_Set of tasks:_
a: Say whether each statement below agrees with the D&D forum thread, answering yes or no and quoting the deciding words of the thread: (i) the attack matrices and the two tables named alongside them are described as a translation of the Fantasy Combat Table in Chainmail; (ii) TheRedPriest thinks number-crunching works better in an ongoing RPG campaign than in a tabletop war game; (iii) the reply to Francisca suggests using only tribal spell casters and cultists.
b: Resume the D&D forum thread below from its final sentence, keeping the thread's voice and subject.

It seems to me that the 'attack matrices' ["speed, ferocity, and weaponry…are subsumed in the matrixes”(19 M&M Vol. I)], the 'weapon vs. armor type' table and the 'damage vs. larger opponents' table is a translation of the Fantasy Combat Table in
Chainmail thus giving normal men the means to face humanoids, ogres and trolls and for some (warriors and swordsman at the least) a dragon.
Solinar wrote:
How did the game survive 11 years without specialization?
A very poignant question...
TheRedPriest wrote:
As for crunching numbers, I don't think that sort of analysis works as well with an ongoing RPG campaign as it does with a tabletop war game. In the later, you have a finite number of units with a finite amount of "power" (attack/defend/range/movement etc), and once a scenario is set, then it's set and all of the variables are accounted. In an ongoing RPG game, however, the variables are so numerous as to be (for reasonable purposes) infinite
The variables can remain just as static with a class-based game as with finite units in a wargame. This appears to be born out in the 'MTM' of
Chainmail and in the codification one sees in the DMG.
Francisca wrote:
...my particular idea of what D&D is and should be is more Sword and less Sorcery.
Agreed, but It doesn't appear to me that specialization accomplishes this...if anything, to achieve this one should just limit the nature of the sorcery. Use only tribal spell casters and cultists who must employ ritual spell casting with the spell book.

_Entries:_
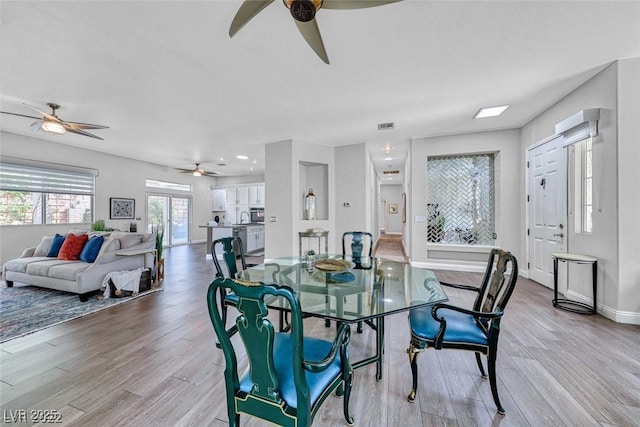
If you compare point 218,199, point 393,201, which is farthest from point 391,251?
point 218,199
---
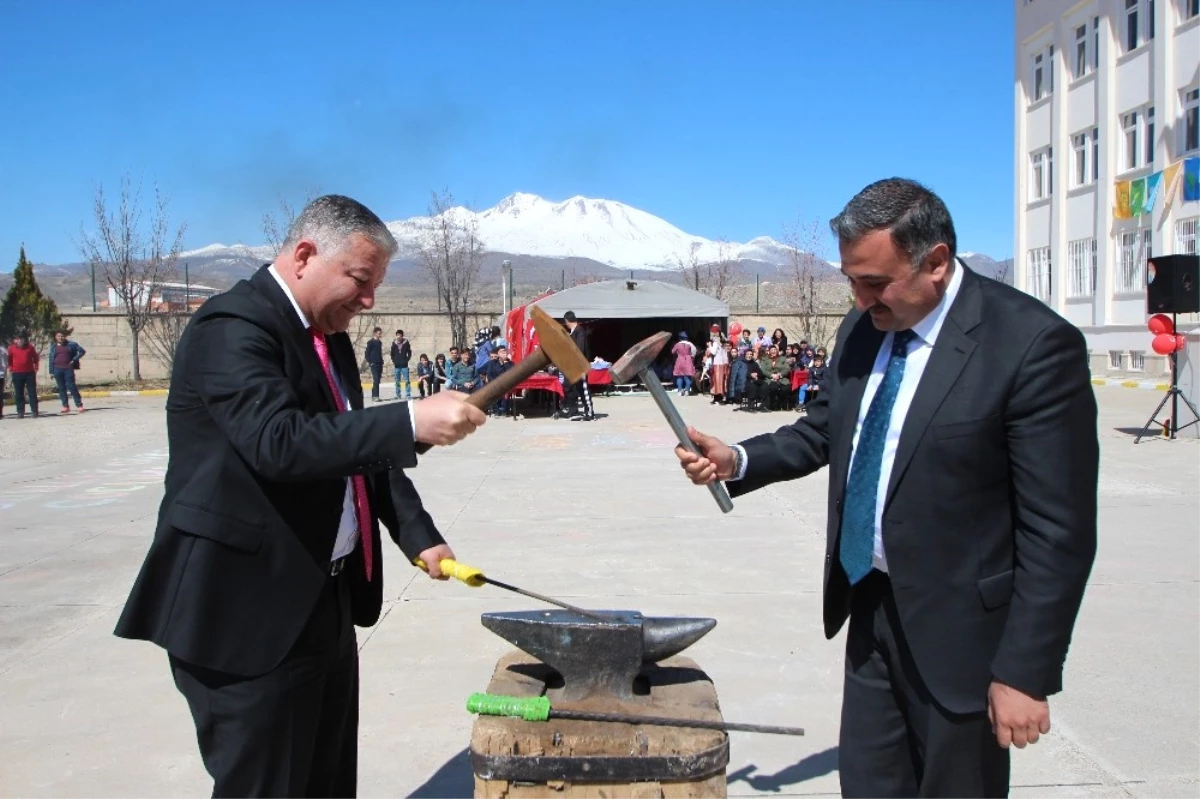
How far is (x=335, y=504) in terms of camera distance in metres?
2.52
--
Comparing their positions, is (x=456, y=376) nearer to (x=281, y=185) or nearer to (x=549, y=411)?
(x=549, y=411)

_Outputs by task:_
a:
(i) Yes: "is a translation of the Fantasy Combat Table in Chainmail"
(ii) No: "I don't think that sort of analysis works as well with an ongoing RPG campaign as it does with a tabletop war game"
(iii) Yes: "Use only tribal spell casters and cultists who must employ ritual spell casting with the spell book."

b:
Axemental wrote:
Essentially what you’re doing with WS is trading the richness of a class (its primary defining feature) for un-earned power... Archetypes (such as the fighter) exist for a reason.
Indeed.
Ahhh your just trying to rationalize your preference for 0E...a less manly game
.
That is...pretty funny. Nice one, Axe.
P&P wrote:
weapon specialisation addresses a creeping problem in the rules c. 1980-1982, which is hp inflation. In OD&D, a fighter would, on average, kill an orc in one hit. In AD&D with weapon specialisation, a fighter will, on average, kill an orc in one hit. But in AD&D c. 1980-1982, if you look at the published modules, the orc will always have 5-7hp, so on average our fighter will kill an orc in two hits unless the fighter has high strength.
This is an interesting point, but it may just be referring to the high strength modifiers of fighters and a proliferation of enchanted weapons and higher enchantment modifiers compared to
Chainmail.
Philotomy wrote:
If Fighters need to be powered up relative to the other classes, I'd tend to look at a solutions like putting a floor on their hit dice rolls (e.g. 6-10 instead of 1-10), which power them up without changing the fundamental assumptions.
This is something I have done.
Alcohol and heavy metal?
Hilarious. 'Crush', indeed.
Rogatny wrote:
For those simply wanting a blanket power up for fighters, I'm not sure why WS works better than simply shifting them over a couple columns on the combat chart and allowing them multiple attacks per round at an earlier level.
Agreed, this is how it is handled for humanoids in the MM.
I think in Chainmail you have a baseline assumption of regular medieval humans fighting other regular medieval humans. The combat against monsters from the fantasy supplement is special and different. I think you've got mechanics based on an assumption that humans don't fight monsters all that much, and when Joe puts his troll or dragon mini on the battlefield, it should be cool and different from your normal Battle of Hastings or Crecy scenario. I think the weapon specialization rules are a tacit acknowledgment that as of 1980-whatever, D&D players didn't have their characters fighting 0-level humans, didn't use the weapon v. AC chart, and didn't use the weapon speed breaks ties rules
Yes, indeed.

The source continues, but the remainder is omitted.